As of December 31, 2016, cash, cash equivalents and investments were $426.0 million, and the outstanding principal balance of the company’s long-term debt was $2.1 billion. Cash, cash equivalents and investments decreased from December 31, 2015 primarily due to the acquisition of Celator for approximately $1.5 billion, repurchases of $278.3 million under the company’s share repurchase program and a $150.0 million milestone payment triggered by FDA approval of Defitelio on March 30, 2016, partially offset by net borrowings of $850.0 million under the company’s revolving credit facility and cash flows from operations of $590.5 million. During 2016, the company repurchased 2.2 million ordinary shares at an average cost of $124.09 per ordinary share.

Recent Developments

In January 2017, the company enrolled the first patient in a Phase 3 clinical study comparing the efficacy and safety of defibrotide versus best supportive care in the prevention of VOD in adult and pediatric patients undergoing hematopoietic stem cell transplant who are at high risk or at very high risk of developing VOD.

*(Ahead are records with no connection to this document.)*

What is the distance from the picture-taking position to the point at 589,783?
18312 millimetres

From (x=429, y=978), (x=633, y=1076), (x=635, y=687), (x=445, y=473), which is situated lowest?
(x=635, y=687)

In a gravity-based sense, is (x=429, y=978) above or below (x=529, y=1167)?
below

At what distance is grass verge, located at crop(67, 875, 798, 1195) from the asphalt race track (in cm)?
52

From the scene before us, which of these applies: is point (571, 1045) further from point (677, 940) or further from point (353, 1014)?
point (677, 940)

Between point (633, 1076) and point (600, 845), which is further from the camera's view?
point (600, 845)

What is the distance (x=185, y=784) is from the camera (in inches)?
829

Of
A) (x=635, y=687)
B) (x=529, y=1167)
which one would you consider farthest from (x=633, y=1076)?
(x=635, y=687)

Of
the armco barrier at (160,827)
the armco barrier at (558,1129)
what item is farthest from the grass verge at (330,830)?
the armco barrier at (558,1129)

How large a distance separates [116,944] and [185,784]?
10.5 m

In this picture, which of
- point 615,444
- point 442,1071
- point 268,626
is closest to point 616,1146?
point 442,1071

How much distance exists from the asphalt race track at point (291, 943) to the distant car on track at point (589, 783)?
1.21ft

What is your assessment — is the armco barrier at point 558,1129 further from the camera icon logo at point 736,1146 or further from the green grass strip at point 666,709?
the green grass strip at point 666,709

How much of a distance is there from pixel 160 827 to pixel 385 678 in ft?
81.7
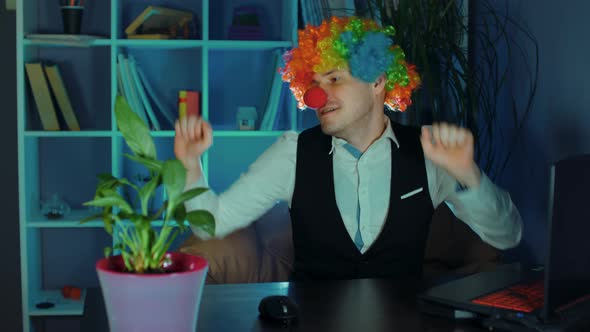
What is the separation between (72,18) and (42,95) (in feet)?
1.15

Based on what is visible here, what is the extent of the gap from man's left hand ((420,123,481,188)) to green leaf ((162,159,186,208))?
30.4 inches

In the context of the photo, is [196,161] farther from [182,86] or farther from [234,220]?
[182,86]

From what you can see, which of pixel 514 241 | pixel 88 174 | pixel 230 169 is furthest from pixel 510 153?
pixel 88 174

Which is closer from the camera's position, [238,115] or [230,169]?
[238,115]

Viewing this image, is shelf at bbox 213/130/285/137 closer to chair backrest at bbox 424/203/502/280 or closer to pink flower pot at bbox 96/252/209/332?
chair backrest at bbox 424/203/502/280

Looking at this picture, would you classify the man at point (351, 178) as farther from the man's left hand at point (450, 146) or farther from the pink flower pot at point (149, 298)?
the pink flower pot at point (149, 298)

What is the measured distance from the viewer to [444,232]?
2.65 m

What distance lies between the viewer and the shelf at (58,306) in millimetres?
3230

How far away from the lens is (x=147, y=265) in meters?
1.15

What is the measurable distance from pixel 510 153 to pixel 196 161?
1328 millimetres

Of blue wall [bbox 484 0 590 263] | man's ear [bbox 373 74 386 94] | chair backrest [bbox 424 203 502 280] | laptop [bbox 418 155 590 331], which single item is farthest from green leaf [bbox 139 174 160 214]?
chair backrest [bbox 424 203 502 280]

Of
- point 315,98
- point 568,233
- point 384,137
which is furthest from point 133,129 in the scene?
point 384,137

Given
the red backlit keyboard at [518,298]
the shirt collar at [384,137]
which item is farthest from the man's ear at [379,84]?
the red backlit keyboard at [518,298]

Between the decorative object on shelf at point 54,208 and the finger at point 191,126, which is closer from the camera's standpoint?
the finger at point 191,126
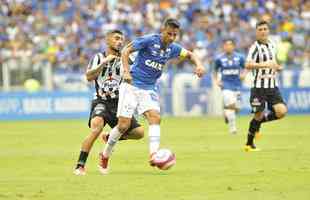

In February 2017, the company enrolled the first patient in a Phase 2 clinical study evaluating the safety and efficacy of JZP-110 for the treatment of excessive sleepiness associated with Parkinson’s disease.

2017 Financial Guidance

Jazz Pharmaceuticals’ full year 2017 financial guidance is as follows (in millions, except per share amounts and percentages):

Revenues
$1,625-$1,700
Total net product sales
$1,617-$1,692
-Xyrem net sales
$1,220-$1,250
-Erwinaze/Erwinase net sales
$205-$225
-Defitelio/defibrotide net sales
$130-$150
-Vyxeos (CPX-351) net sales1
$10-$20
GAAP gross margin %
93%
Non-GAAP adjusted gross margin %2,5
93%
GAAP SG&A expenses
$515-$550
Non-GAAP adjusted SG&A expenses3,5
$440-$460
GAAP R&D expenses
$195-$220
Non-GAAP adjusted R&D expenses4,5
$165-$180
GAAP net income per diluted share
$6.55-$7.55
Non-GAAP adjusted net income per diluted share5
$10.70-$11.30

1.
Guidance assumes FDA approval and launch of Vyxeos (CPX-351) in the U.S. in 2017.
2.
Excludes $5 million of share-based compensation expense from estimated GAAP gross margin.
3.
Excludes $75-$90 million of share-based compensation expense from estimated GAAP SG&A expenses.
4.
Excludes $20-$25 million of share-based compensation expense and $10-$15 million of milestone payments from estimated GAAP R&D expenses.
5.
See "Non-GAAP Financial Measures" below. Reconciliations of non-GAAP adjusted guidance measures are included above and in the table titled "Reconciliation of GAAP to Non-GAAP Adjusted 2017 Net Income Guidance" at the end of this press release.